[Opening Text shown section]
It is well known that colonoscopies save lives. By finding and removing pre-cancerous polyps, known as adenomas, your gastroenterologist is directly reducing your risk of colon cancer. Remove a polyp and it cannot become a cancer.
We also know that the quality of a colonoscopy hinges on the Adenoma Detection Rate (or ADR). Simply put, the ADR is a gastroenterologist’s polyp detection score. He or she should find a minimum of 25 adenomas in every 100 colonoscopies (an ADR of 25%). The ADR is an established quality measure for gastroenterologists.
What you need to understand is that there is significant variability in ADRs between different gastroenterologists. In fact, large studies show that physicians with the highest ADRs find 3 times as many polyps as those with the lowest ADRs. You could imagine that removing more polyps translates into fewer cancers later on (or on the flip side: if polyps are missed, they may become cancers). This fact was long assumed, but is now confirmed by 2 pivotal studies.
[Closing Text shown section]
* [Prompt 1]
Can you restate the colonoscopy passage, starting at "We also know" and ending at "measure for gastroenterologists.", substituting "adenoma tally" for "polyp detection score"?
* [Prompt 2]
What does the colonoscopy passage state on these points?
(a) What are pre-cancerous polyps known as?
(b) At a minimum, how many adenomas should a gastroenterologist find in every 100 colonoscopies?
(c) In large studies, how many times as many polyps do physicians with the highest ADRs find as those with the lowest?
* [Prompt 3]
How would the colonoscopy passage go on from its last sentence?
The data after this point come from a separate source.
[Opening Excerpted records section]
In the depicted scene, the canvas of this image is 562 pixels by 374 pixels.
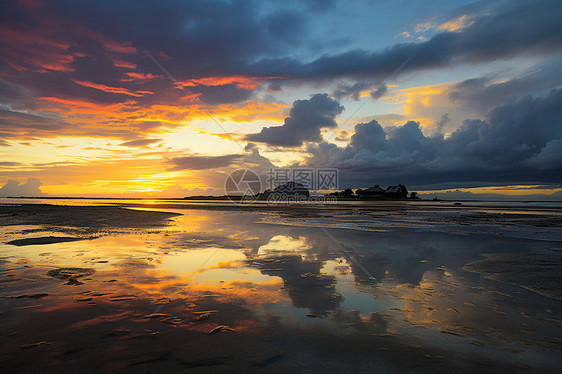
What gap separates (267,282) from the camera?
7.84 metres

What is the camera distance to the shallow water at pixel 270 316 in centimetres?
399

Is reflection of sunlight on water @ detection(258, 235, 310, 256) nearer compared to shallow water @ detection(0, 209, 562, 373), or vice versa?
shallow water @ detection(0, 209, 562, 373)

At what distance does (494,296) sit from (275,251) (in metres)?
7.55

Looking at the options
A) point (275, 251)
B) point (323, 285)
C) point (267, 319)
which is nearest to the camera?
point (267, 319)

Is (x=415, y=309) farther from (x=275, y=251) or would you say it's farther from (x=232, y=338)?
(x=275, y=251)

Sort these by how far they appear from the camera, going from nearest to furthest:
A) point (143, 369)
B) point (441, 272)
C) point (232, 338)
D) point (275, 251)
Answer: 1. point (143, 369)
2. point (232, 338)
3. point (441, 272)
4. point (275, 251)

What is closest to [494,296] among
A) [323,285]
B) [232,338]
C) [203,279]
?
[323,285]

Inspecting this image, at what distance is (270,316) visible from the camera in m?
5.57

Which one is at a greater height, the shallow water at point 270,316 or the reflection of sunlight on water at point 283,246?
the shallow water at point 270,316

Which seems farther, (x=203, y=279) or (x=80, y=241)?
(x=80, y=241)

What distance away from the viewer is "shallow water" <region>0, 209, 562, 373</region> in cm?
A: 399

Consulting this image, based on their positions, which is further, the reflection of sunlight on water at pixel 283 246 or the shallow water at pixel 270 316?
the reflection of sunlight on water at pixel 283 246

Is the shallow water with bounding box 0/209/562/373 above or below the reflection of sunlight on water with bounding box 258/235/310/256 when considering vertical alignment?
above

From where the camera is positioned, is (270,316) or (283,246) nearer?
(270,316)
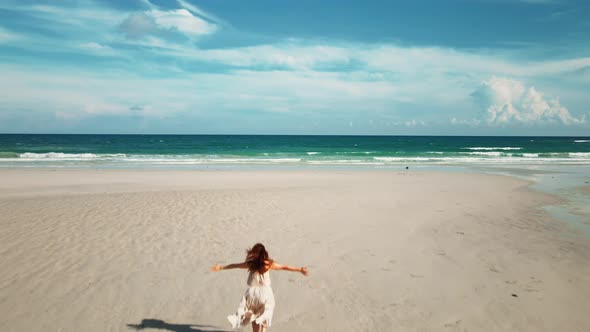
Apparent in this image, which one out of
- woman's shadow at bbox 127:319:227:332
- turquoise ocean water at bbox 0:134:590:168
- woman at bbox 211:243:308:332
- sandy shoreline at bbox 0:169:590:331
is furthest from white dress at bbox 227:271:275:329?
turquoise ocean water at bbox 0:134:590:168

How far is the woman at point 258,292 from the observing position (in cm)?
396

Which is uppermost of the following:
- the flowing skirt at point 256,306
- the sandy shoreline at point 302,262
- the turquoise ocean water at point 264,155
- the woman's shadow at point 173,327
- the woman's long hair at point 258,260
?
the turquoise ocean water at point 264,155

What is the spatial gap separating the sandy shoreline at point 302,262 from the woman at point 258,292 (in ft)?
2.09

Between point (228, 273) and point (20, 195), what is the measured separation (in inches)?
471

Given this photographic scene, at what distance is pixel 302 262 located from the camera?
22.3 ft

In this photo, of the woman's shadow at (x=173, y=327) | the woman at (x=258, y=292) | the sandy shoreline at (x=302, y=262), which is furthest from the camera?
the sandy shoreline at (x=302, y=262)

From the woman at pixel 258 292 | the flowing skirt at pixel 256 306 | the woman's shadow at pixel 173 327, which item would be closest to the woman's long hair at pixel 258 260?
the woman at pixel 258 292

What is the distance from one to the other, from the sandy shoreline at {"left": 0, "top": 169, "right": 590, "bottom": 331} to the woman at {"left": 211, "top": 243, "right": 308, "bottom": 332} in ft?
2.09

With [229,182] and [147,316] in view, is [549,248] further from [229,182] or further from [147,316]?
[229,182]

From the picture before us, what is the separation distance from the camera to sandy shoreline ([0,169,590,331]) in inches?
187

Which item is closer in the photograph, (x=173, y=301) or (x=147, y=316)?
(x=147, y=316)

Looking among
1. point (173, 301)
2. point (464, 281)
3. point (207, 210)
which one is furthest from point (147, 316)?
point (207, 210)

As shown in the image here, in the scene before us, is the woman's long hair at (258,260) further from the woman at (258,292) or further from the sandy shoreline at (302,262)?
the sandy shoreline at (302,262)

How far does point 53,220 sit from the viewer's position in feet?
31.0
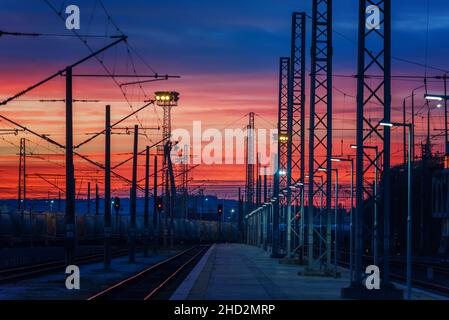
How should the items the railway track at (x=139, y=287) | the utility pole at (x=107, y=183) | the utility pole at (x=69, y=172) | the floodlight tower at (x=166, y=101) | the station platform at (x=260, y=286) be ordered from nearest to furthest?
the station platform at (x=260, y=286) → the railway track at (x=139, y=287) → the utility pole at (x=69, y=172) → the utility pole at (x=107, y=183) → the floodlight tower at (x=166, y=101)

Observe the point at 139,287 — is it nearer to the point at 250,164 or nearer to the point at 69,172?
the point at 69,172

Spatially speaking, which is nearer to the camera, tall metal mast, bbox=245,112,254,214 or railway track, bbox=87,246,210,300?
railway track, bbox=87,246,210,300

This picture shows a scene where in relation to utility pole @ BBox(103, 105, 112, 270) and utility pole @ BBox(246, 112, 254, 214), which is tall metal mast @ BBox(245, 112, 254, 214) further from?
utility pole @ BBox(103, 105, 112, 270)

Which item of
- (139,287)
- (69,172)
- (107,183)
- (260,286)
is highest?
(69,172)

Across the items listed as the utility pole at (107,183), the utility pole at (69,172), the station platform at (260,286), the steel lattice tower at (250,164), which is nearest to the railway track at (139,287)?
the station platform at (260,286)

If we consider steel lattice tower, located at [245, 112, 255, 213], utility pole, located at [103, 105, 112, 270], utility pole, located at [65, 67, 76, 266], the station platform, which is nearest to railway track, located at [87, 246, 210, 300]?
the station platform

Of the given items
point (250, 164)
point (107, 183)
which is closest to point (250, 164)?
point (250, 164)

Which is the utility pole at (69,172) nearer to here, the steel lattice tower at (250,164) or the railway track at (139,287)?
Answer: the railway track at (139,287)

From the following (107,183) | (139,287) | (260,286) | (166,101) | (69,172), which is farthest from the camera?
(166,101)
[Closing Excerpted records section]
* [Final answer 1]
We also know that the quality of a colonoscopy hinges on the Adenoma Detection Rate (or ADR). Simply put, the ADR is a gastroenterologist’s adenoma tally. He or she should find a minimum of 25 adenomas in every 100 colonoscopies (an ADR of 25%). The ADR is an established quality measure for gastroenterologists.

* [Final answer 2]
(a) Adenomas.
(b) 25.
(c) 3 times as many.

* [Final answer 3]
The first, published in the New England Journal of Medicine, showed that patients who are treated by physicians with the lowest ADRs have a 60% higher risk of dying from colon cancer, compared to patients treated by physicians with the highest ADRs. Adenoma detection rate and risk of colorectal cancer and death
The second study, published last month in the Journal of the American Medical Association, confirmed that higher ADRs were associated with a significantly lower lifetime risk of colon cancer and death. Variation in Adenoma Detection Rate and the Lifetime Benefits and Cost of Colorectal Cancer Screening: A Microsimulation Model
What these studies tell us is that we, as gastroenterologists, need to do our absolute best to find all polyps. We should be exceeding the minimum benchmark ADR. And as a patient, you should ask about your gastroenterologist’s ADR and recognize the importance it may have on your health. At Cary Gastroenterology, we track and report our adenoma detection rates. Click below to see our numbers:
Bottom line: Your gastroenterologist’s adenoma detection rate matters. A thorough colonoscopy can save your life. Make sure you are receiving the best possible exam.